Microsoft is bringing automatic video summarization, Hyperlapse, OCR and more to Azure Media Services

Azure Media Services, Microsoft’s collection of cloud-based tools for video workflows, is about to get a lot smarter. As the company announced at the annual NAB show in Las Vegas today, Media Services will now make use of some of the tools Microsoft developed for its machine learning services for video, as well.

This means Media Services can now automatically select the most interesting snippets from a source video, for example, to give you a quick summary of what the full video looks like.

In addition, Microsoft is building face detection into these tools and the company is including its ability to detect people’s emotions (something the company’s Cognitive Services already do for still images). Using this, you could easily see how people reacted to a speech at an event, for example. If your keynote goes on for too long, you will probably see people’s emotions go from happiness to indifference and then to sadness and contempt.
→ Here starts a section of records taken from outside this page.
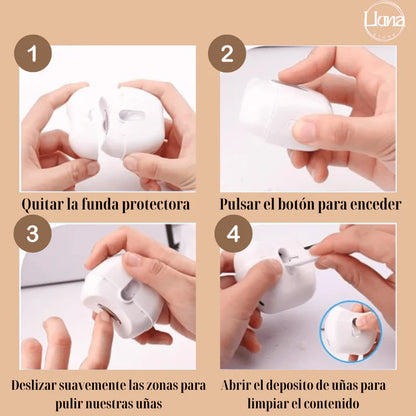 Llana

1

Quitar la funda protectora

2

Pulsar el botón para enceder

3

Deslizar suavemente las zonas para pulir nuestras uñas

4

Abrir el deposito de uñas para limpiar el contenido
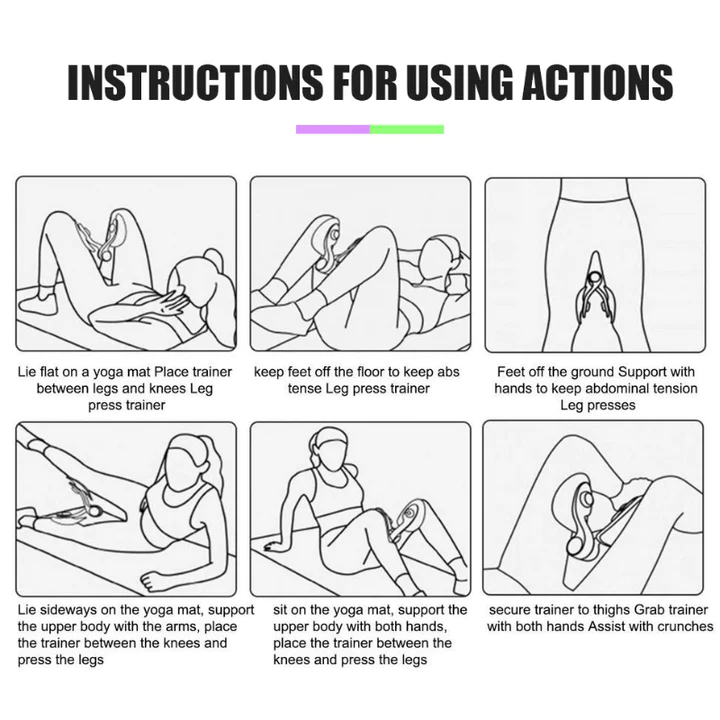 INSTRUCTIONS FOR USING ACTIONS

Lie flat on a yoga mat Place trainer between legs and knees Leg press trainer

keep feet off the floor to keep abs tense Leg press trainer

Feet off the ground Support with hands to keep abdominal tension Leg presses

Lie sideways on the yoga mat, support the upper body with the arms, place the trainer between the knees and press the legs

sit on the yoga mat, support the upper body with both hands, place the trainer between the knees and press the legs

secure trainer to thighs Grab trainer with both hands Assist with crunches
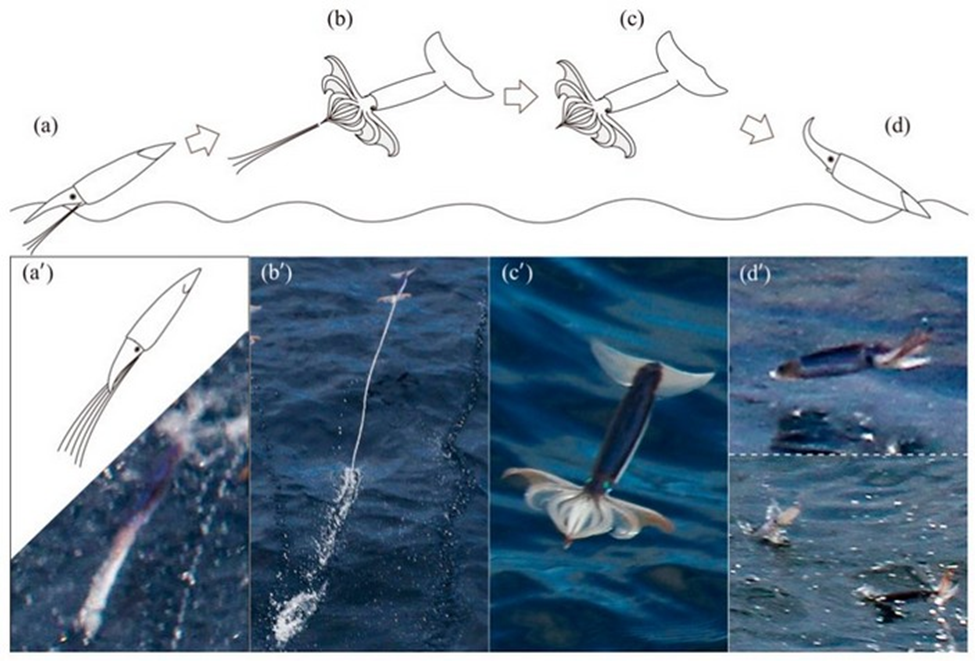 (a)

(b)

(c)

(d)

(a′)

(b′)

(c′)

(d′)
Microsoft is also now building Hyperlapse, its technology for stabilizing and time-lapsing videos right into Azure Media Services. This feature was already available as a public preview, but at the time, it limited users to videos with up to 10,000 frames. This limit is now gone.

Other new features include motion detection, an improved speech-to-text indexer that can now understand six languages (for a total of eight), motion detection and optical character recognition for text displayed in videos (which would be great for search engines, for example).